_Extracted data entries_
══════════
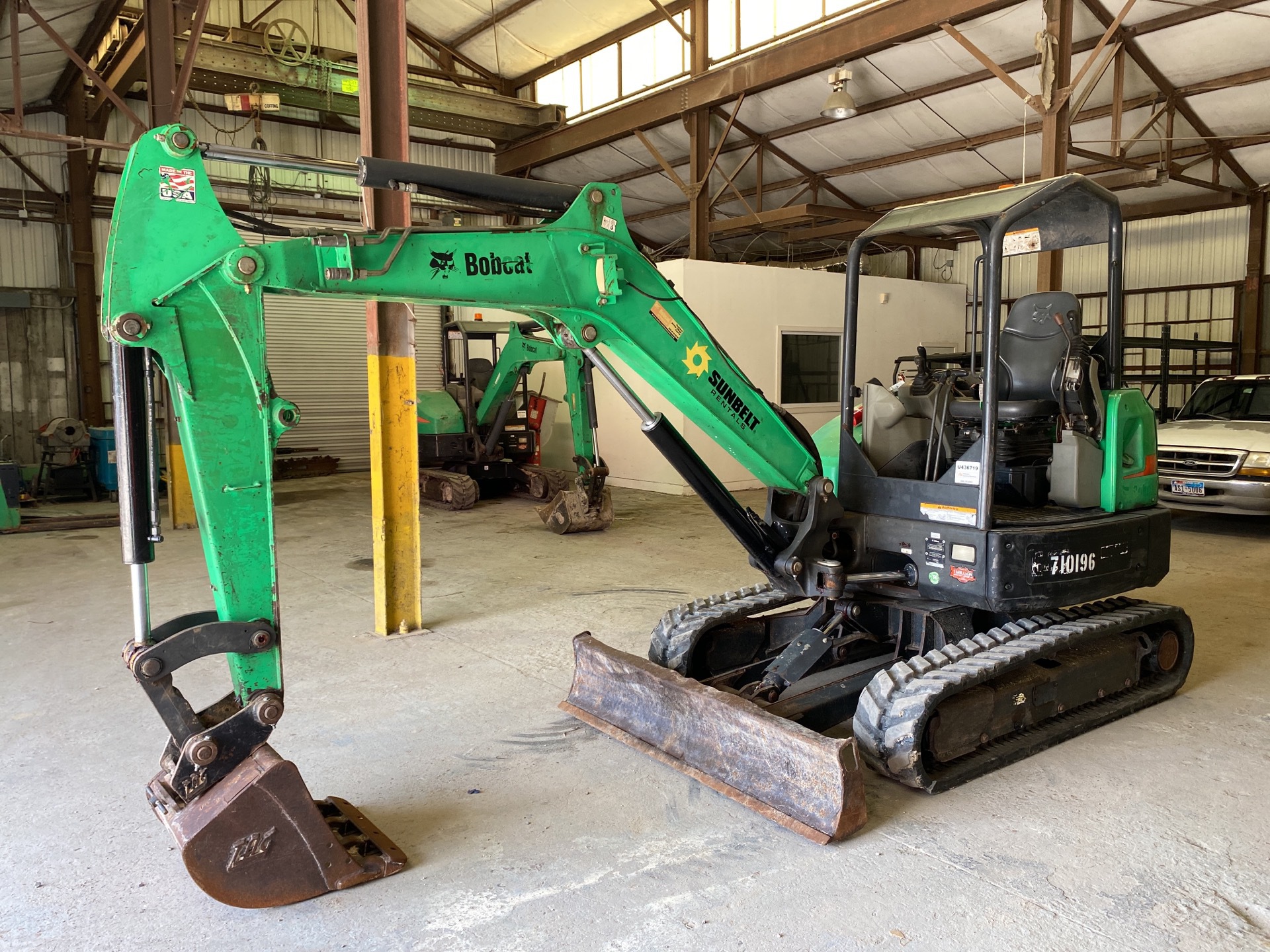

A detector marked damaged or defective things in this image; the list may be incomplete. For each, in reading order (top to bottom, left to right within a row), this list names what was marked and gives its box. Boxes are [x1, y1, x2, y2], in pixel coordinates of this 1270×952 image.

rusty blade edge [561, 695, 838, 848]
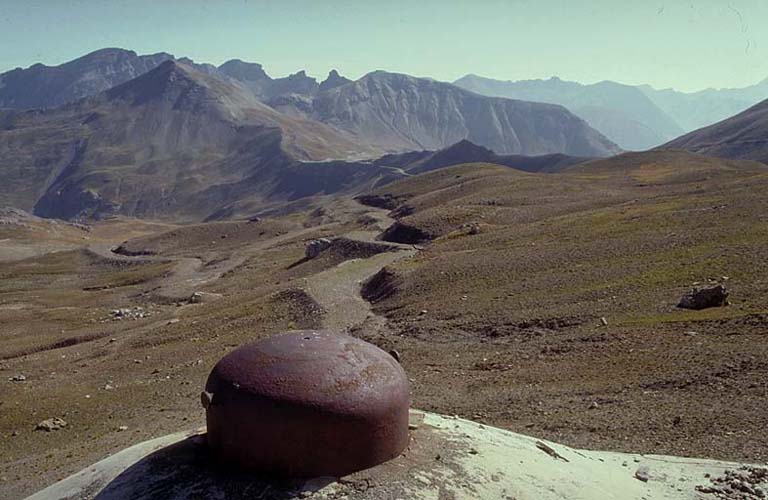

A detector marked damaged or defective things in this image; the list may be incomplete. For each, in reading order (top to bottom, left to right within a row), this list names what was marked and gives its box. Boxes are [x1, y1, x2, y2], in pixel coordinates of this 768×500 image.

rusted steel surface [202, 330, 408, 478]
rusty metal dome [201, 330, 412, 478]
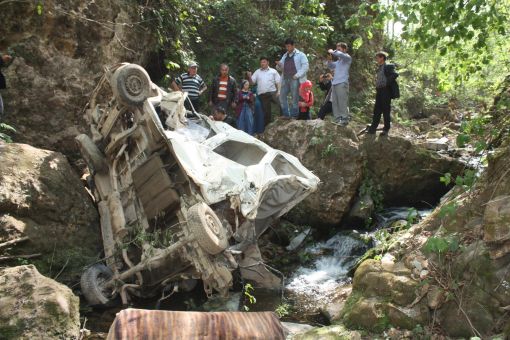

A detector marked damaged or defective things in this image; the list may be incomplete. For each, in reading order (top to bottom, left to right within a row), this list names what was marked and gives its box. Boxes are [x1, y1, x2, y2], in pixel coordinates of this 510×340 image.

wrecked vehicle [76, 63, 318, 306]
crushed truck cab [76, 63, 318, 306]
overturned truck [77, 63, 318, 306]
rusty corrugated metal sheet [106, 310, 286, 338]
crumpled sheet metal [106, 308, 286, 340]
══════════
_Instructions for the task_
Output the entries exactly as they appear, with no pictures included.

_Answer box_
A detector marked damaged or defective things in this image; the list may be incomplete. For each, in reading order (top to bottom, left to right within a row), this list names what was marked and gives its box. Boxes are [x1, y1, x2, y2], in pixel coordinates of this 1270×952 image.

rusty blade edge [561, 695, 838, 848]

A detector marked damaged or defective things in this image; the list may be incomplete. For each, in reading order (top to bottom, left to right within a row), this list names what was marked and gives its box. Boxes are [x1, y1, x2, y2], in pixel coordinates of this 768×500 image.

rusted steel surface [202, 330, 408, 478]
rusty metal dome [201, 330, 412, 478]

A detector marked damaged or defective things in this image; the list may be incomplete. For each, in reading order (top to bottom, left to right within a row), this list names what was marked and gives its box. Boxes are [x1, y1, x2, y2], in pixel coordinates of this 510×340 image.

wrecked vehicle [76, 63, 318, 306]
crushed truck cab [76, 63, 318, 306]
overturned truck [77, 63, 318, 306]
rusty corrugated metal sheet [106, 310, 286, 338]
crumpled sheet metal [106, 308, 286, 340]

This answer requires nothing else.